Иван Павлович решился переговорить с Антоном Михайловичем.
— Послушай, дружище, неужели ты ничего не замечаешь? — приятельским тоном начал он.
— Что такое?
— Ведь твоя невеста на твоих глазах сгорает, как свеча — она видимо догадалась.
— О чем догадалась?
— Да о том, что ты играешь с ней недостойную комедию… — резким тоном произнес взбешенный Карнеев.
— Знаете ли вы, Иван Павлович, — вспыхнул Шатов, — даже дружба имеет свои границы, и кто их переходит, того следует порой и останавливать. Я попросил бы вас не вмешиваться в мои дела с моей объявленной и обрученной невестой и избавить меня от ваших нравоучений, которые мне, признаться, очень надоели.
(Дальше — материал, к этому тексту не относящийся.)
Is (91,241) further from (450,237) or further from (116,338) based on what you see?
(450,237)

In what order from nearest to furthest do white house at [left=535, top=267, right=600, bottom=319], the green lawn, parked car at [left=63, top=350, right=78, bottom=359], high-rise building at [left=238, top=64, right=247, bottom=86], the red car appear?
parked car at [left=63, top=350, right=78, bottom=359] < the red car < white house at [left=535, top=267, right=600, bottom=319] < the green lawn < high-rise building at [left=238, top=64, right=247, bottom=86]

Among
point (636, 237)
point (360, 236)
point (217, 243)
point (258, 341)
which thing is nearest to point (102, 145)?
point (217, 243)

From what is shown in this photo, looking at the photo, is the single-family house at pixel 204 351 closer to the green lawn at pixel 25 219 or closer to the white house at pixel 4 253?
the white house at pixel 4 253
Озадаченный Карнеев замолчал и поглядел на Антона Михайловича своими добрыми глазами. Гнев его прошел. Его взгляд был полон сострадания.
— Девчонка схватила легкую простуду, капризничает, не хочет лечиться, а влюбленные друзья ее, — подчеркнул Шатов, — сваливают ее вину на других.
Иван Павлович не ответил ни слова.
Он понял, что счастье Лиды погибло. Ему осталось позаботиться спасти ей хоть жизнь.
«Надо показать ей жизнь в истинном свете, надо постепенно спустить ее с облаков, тогда удар падения не будет так силен!» — думал Карнеев.
Он не знал, что Гиршфельд уже ранее его грубо столкнул ее с ее неба.
«Что если она оправится и, свободная от прежних обязательств, подарит его чем-нибудь более дружбы?» — мелькнуло в его уме.
Он отогнал от себя эту эгоистическую мысль. Не для себя, а для нее, для нее одной он хотел, чтобы она жила. С таким решением он вечером поехал к Шестовым.
На половине княжны он застал одного Шатова, который вскоре, впрочем, уехал, объяснив, что спешит к нескольким труднобольным. Княжна Лидия Дмитриевна проводила его долгим печальным взглядом.
По отъезде Шатова Маргарита Дмитриевна, недолюбливавшая Ивана Павловича, удалилась в свою комнату.